Record excerpts:
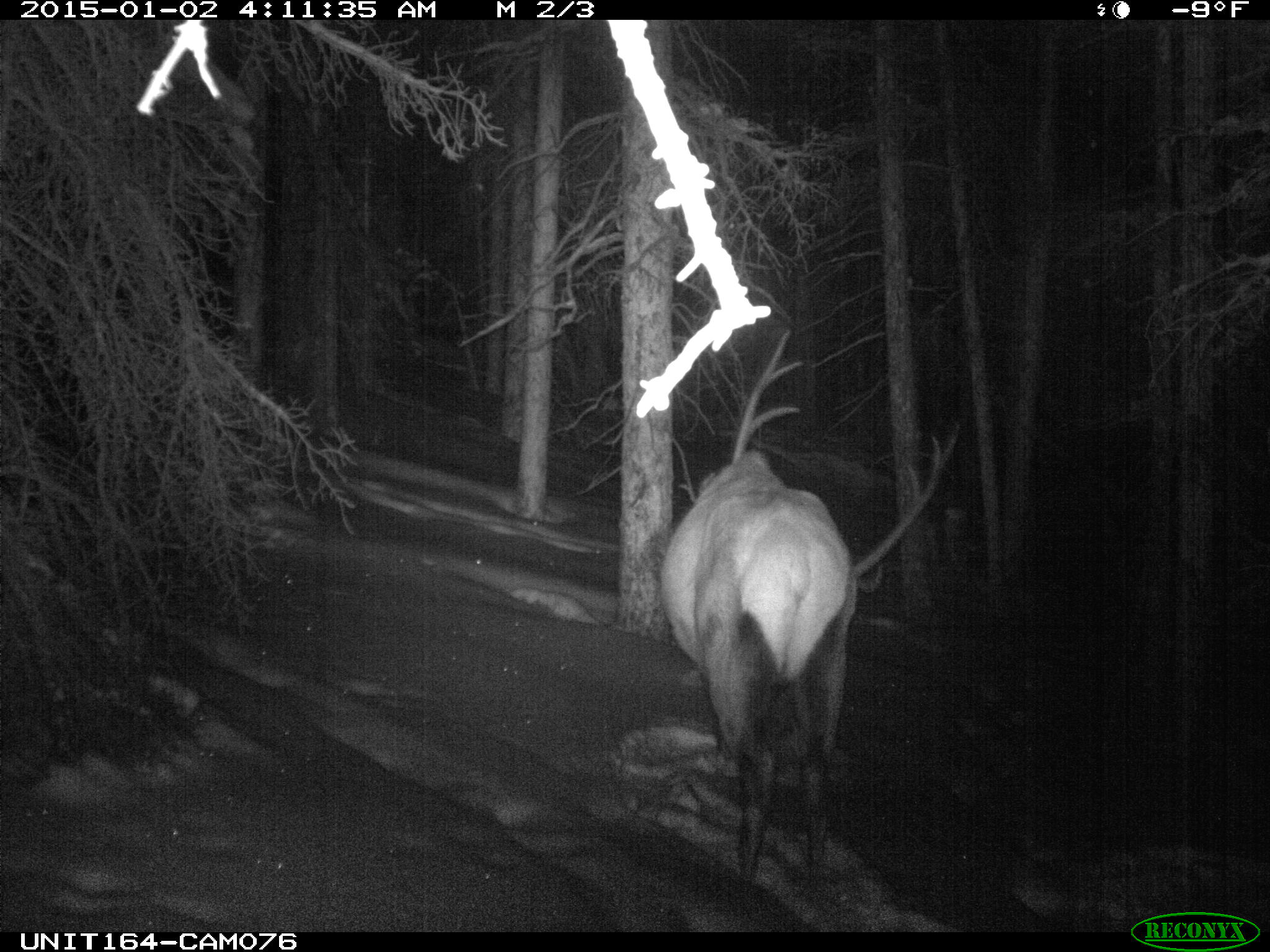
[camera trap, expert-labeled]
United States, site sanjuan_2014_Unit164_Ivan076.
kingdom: Animalia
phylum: Chordata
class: Mammalia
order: Artiodactyla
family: Cervidae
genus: Cervus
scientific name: Cervus elaphus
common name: red deer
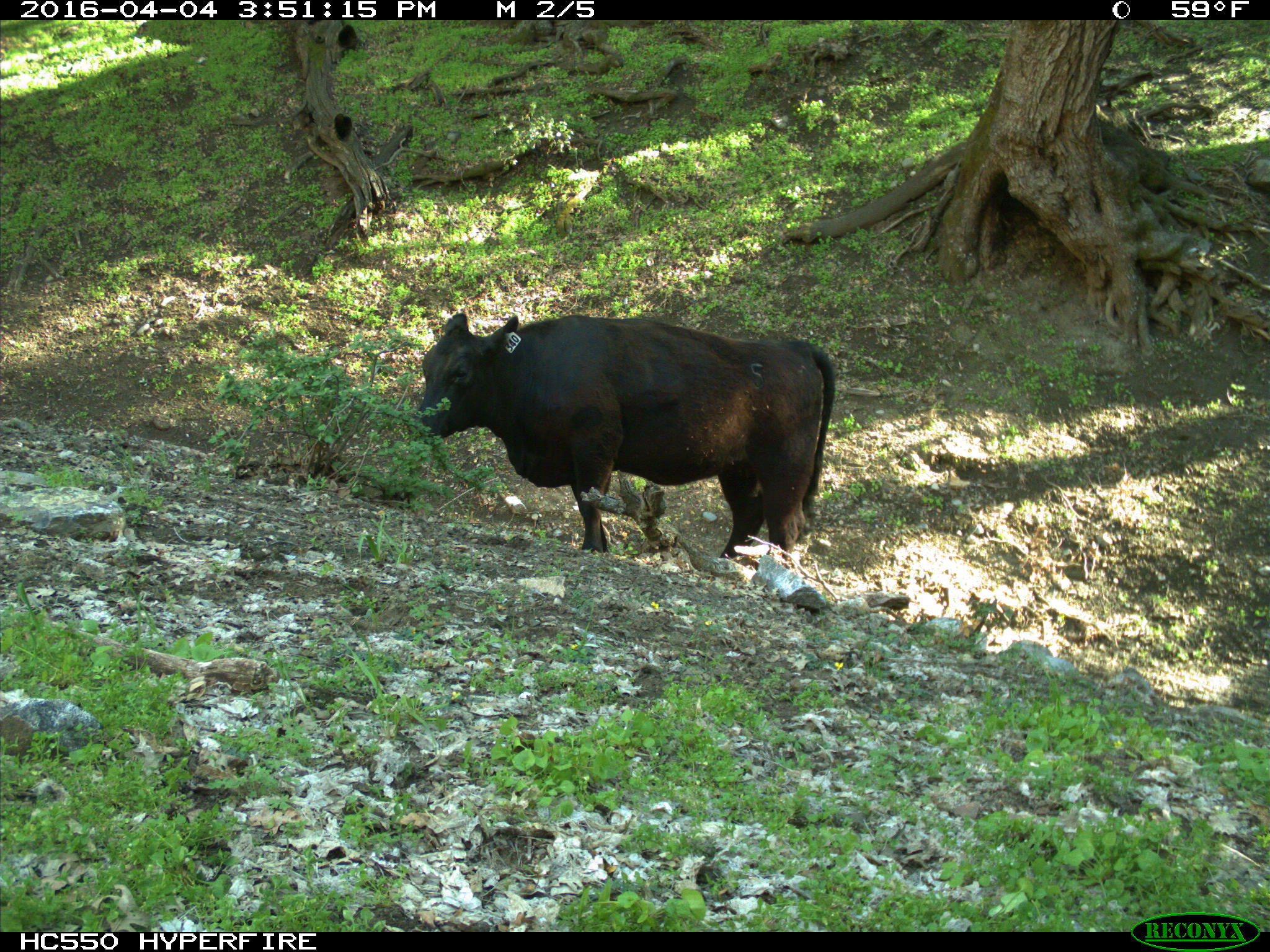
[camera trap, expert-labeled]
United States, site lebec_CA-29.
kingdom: Animalia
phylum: Chordata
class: Mammalia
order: Artiodactyla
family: Bovidae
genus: Bos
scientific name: Bos taurus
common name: domestic cow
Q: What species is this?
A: Bos taurus (domestic cow).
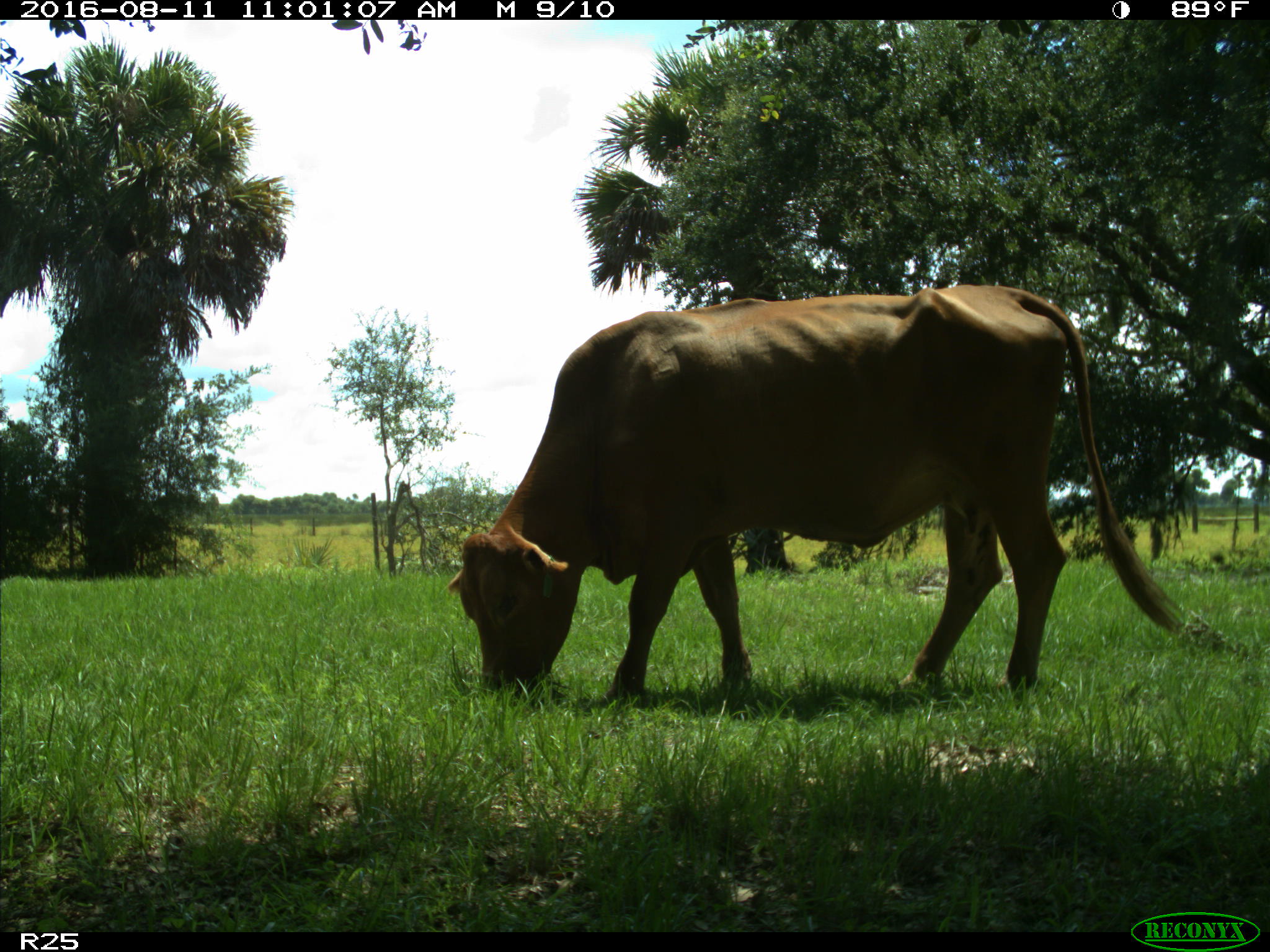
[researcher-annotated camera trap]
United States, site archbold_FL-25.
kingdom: Animalia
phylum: Chordata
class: Mammalia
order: Artiodactyla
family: Bovidae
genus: Bos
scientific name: Bos taurus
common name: domestic cow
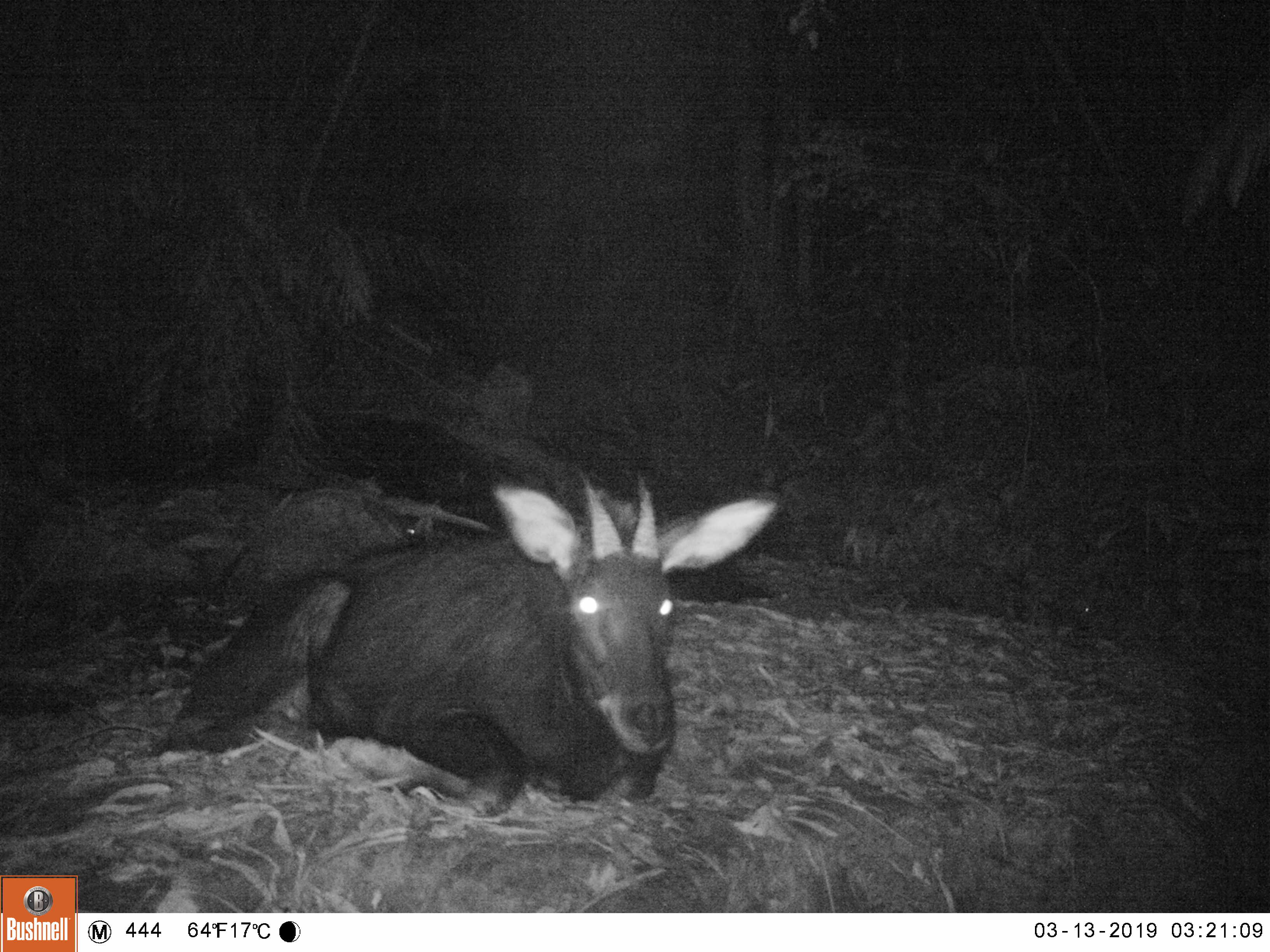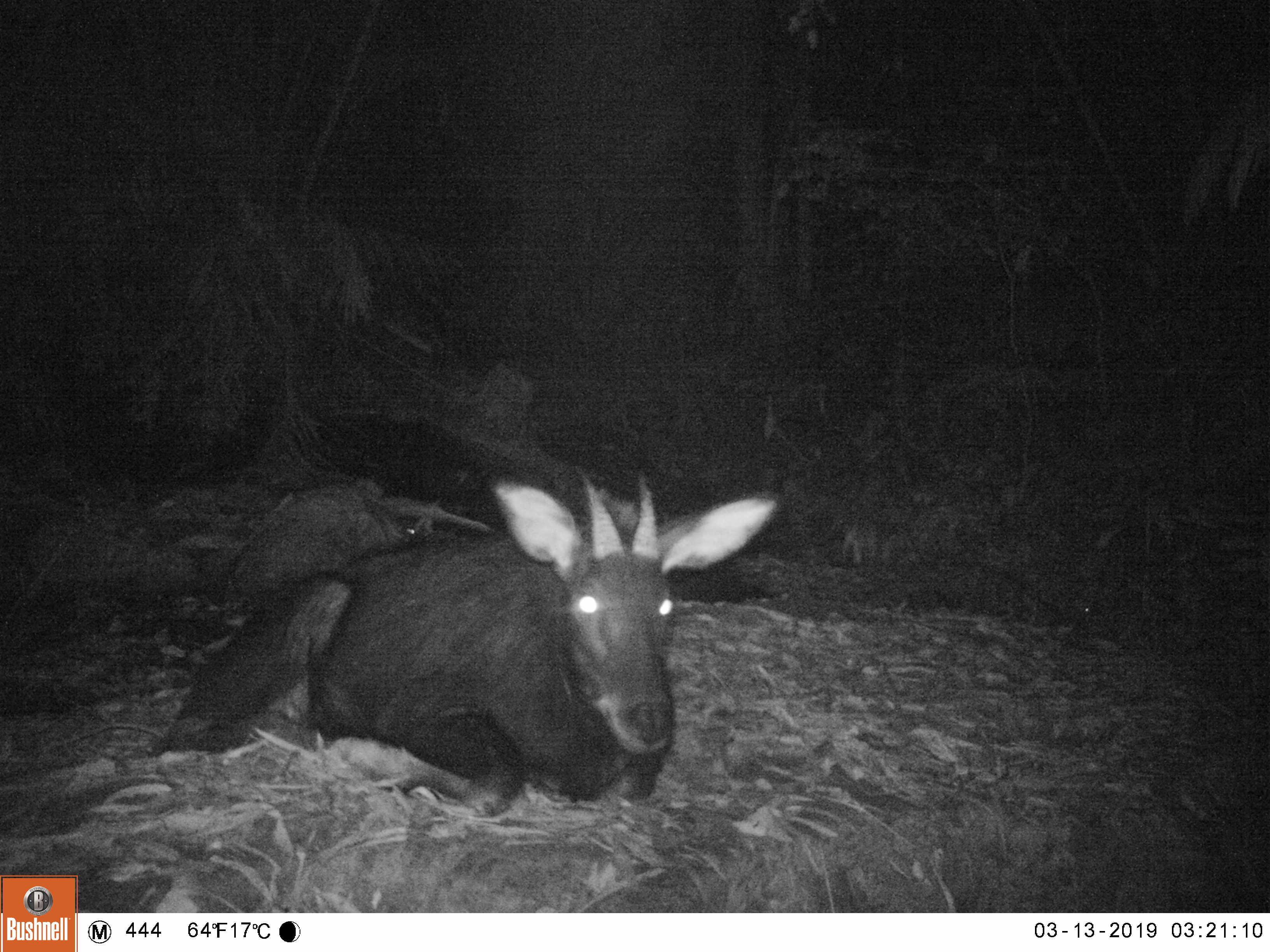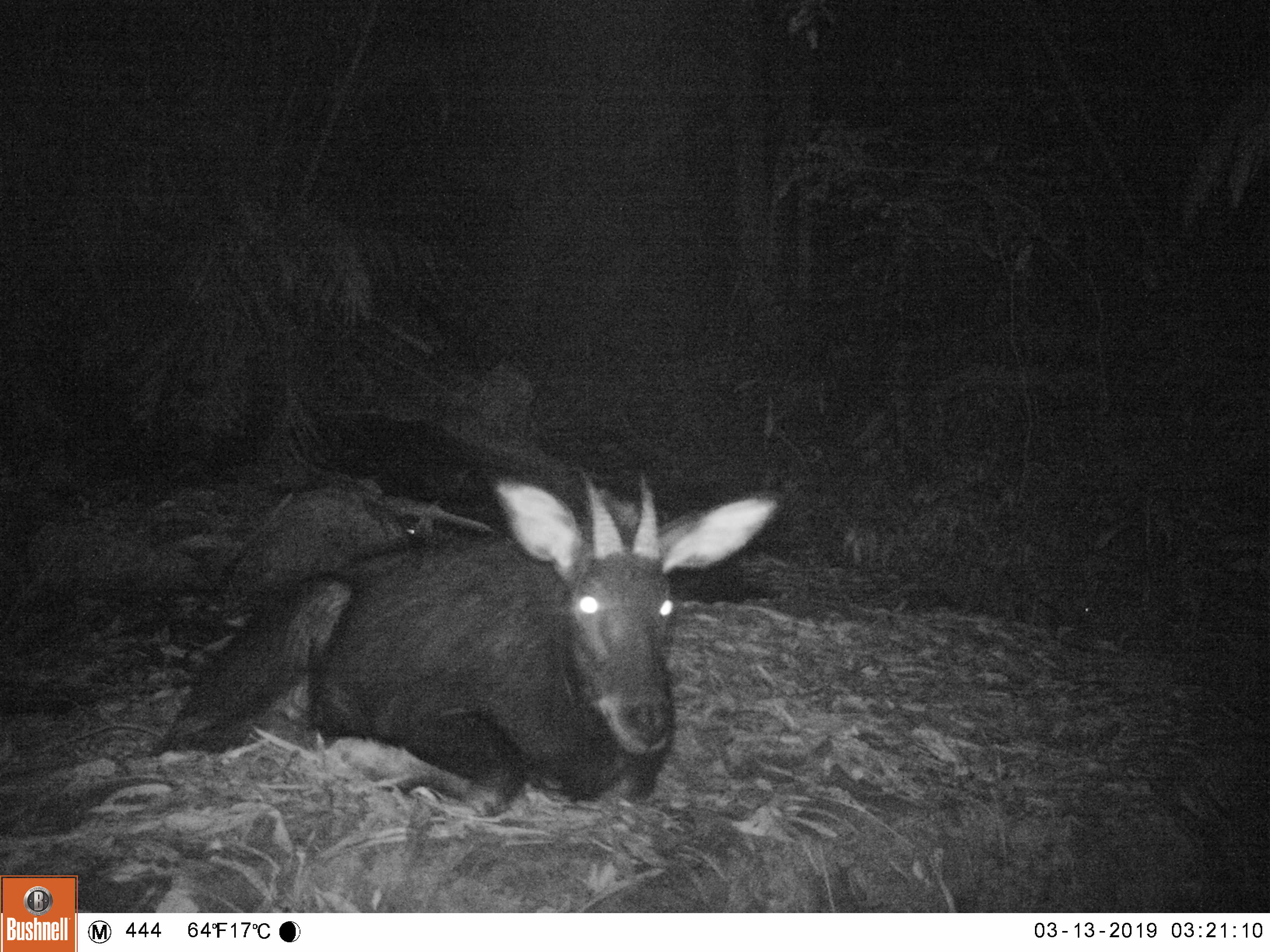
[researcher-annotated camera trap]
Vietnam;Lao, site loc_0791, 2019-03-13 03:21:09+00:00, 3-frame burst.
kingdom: Animalia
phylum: Chordata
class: Mammalia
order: Artiodactyla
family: Bovidae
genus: Capricornis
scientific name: Capricornis sumatraensis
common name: chinese serow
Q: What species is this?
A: Chinese serow (Capricornis sumatraensis).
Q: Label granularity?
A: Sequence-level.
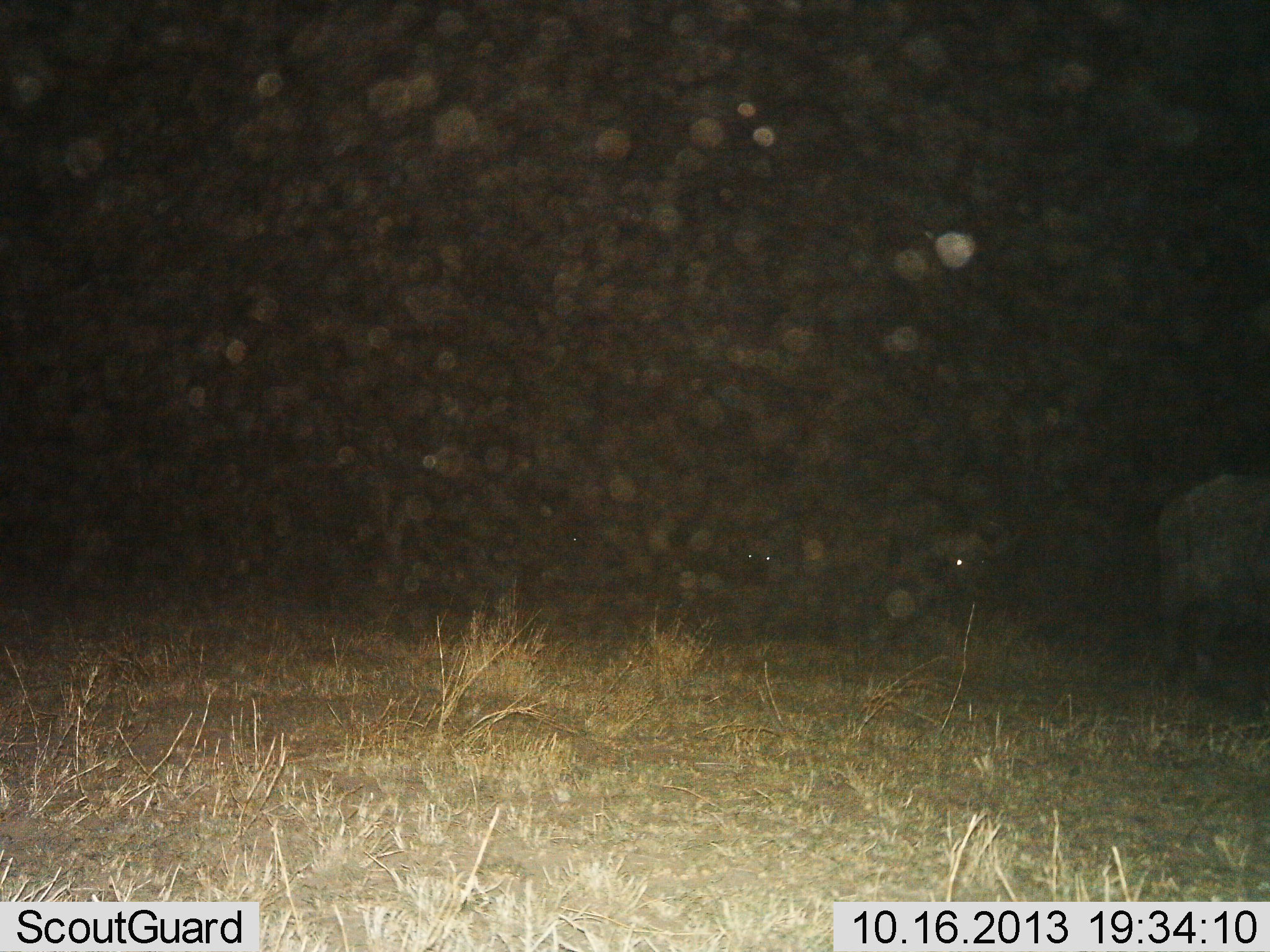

Aim of the task:
Filter the data down to the lines that contain the string "common", and copy them.

Exercise output:
common name: red deer
common name: domestic cow
common name: domestic cow
common name: chinese serow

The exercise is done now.